[READING TEXT]

PerfectlySymmetricalButtocks · 16/02/2018 12:48

Iamagreyhound just that there's a lot of swearing on Mumsnet. I swear much more on here than in RL. Quite a few people on here are here precisely because we can swear, and you can't on Netmums.

halfwitpicker · 16/02/2018 12:52

Maybe the lady had MH issues. She was rude but you were bang out of order.

^

Maybe OP does.

Maybe we all do...... HmmConfused

halfwitpicker · 16/02/2018 12:55

Do the people who are supporting the OP go on like this in their own daily life?

No.

But no-one has ever shouted at me like that on a bus. If they did, I would want to have the balls to respond like the OP did. Instead of just meekly apologising like we've been conditioned to do!

Rachie1973 · 16/02/2018 12:57

LOL TheCrossKeys

Sorry OP I'm genuinely not laughing at you, just at the memories it's invoked in me! After having 6 kids and doing the 'bus run' twice a day for about 20 years I can't help but have sympathy for you.

Some people are just nasty, and you can either ignore it (which actually grates if you do it too often), or you can deal with it quietly and calmly (which I suppose is the 'right' thing to do) or you can lose your shit (which is apparently baaaaad, but way more satisfying lol).

I've done all 3, and I have sworn in front of my kids on occasion as well. Funny enough they haven't grown up to be cussing, spitting rednecks. The older ones laugh at the memory of Mum losing her shit.

The kids will be fine, don't apologise anymore, It happens, you're human xx

AssassinatedBeauty · 16/02/2018 12:57

There are a myriad of responses that are between "meekly apologising" and "sweary abuse". It's not one or the other.

Ivymaud · 16/02/2018 13:03

This reply has been deleted

Message withdrawn at poster's request.

[/READING TEXT]
[ENTRIES SUPPLIED]

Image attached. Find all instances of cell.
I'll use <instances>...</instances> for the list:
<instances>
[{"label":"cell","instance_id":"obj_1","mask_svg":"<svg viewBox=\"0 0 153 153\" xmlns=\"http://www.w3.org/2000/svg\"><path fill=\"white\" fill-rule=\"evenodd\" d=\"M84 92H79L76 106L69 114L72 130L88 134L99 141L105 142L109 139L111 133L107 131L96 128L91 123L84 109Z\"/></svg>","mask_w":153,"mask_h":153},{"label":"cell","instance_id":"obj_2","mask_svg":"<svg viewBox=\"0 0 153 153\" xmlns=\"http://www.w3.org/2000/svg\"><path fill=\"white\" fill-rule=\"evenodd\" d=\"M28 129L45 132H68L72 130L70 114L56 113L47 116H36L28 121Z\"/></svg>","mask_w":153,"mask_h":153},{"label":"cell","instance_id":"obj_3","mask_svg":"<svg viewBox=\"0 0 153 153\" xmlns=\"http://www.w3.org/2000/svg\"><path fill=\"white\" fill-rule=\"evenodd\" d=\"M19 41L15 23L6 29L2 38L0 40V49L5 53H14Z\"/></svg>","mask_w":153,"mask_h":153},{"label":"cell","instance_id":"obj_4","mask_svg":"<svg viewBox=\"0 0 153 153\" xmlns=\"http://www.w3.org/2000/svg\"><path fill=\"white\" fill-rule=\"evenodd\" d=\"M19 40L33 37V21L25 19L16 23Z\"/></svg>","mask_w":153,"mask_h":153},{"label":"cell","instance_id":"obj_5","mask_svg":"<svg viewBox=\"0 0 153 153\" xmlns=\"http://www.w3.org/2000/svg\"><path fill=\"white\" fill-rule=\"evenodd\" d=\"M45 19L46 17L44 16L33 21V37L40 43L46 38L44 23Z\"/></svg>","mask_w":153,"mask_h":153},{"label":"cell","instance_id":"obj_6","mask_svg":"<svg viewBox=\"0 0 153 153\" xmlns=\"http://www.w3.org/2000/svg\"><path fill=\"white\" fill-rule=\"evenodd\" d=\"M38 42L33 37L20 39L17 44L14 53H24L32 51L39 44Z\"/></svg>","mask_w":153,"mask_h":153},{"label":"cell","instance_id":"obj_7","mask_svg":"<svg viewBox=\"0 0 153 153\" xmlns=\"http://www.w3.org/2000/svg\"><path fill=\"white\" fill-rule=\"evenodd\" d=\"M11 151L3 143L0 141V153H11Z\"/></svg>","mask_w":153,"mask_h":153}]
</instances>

[/ENTRIES SUPPLIED]

● REQUIRED WORK
Rewrite the forum thread starting at "PerfectlySymmetricalButtocks · 16/02/2018" and stopping after "Maybe OP does.", with "Mumsnet" changed to "this forum".

● RESPONSE AREA
PerfectlySymmetricalButtocks · 16/02/2018 12:48

Iamagreyhound just that there's a lot of swearing on this forum. I swear much more on here than in RL. Quite a few people on here are here precisely because we can swear, and you can't on Netmums.

halfwitpicker · 16/02/2018 12:52

Maybe the lady had MH issues. She was rude but you were bang out of order.

^

Maybe OP does.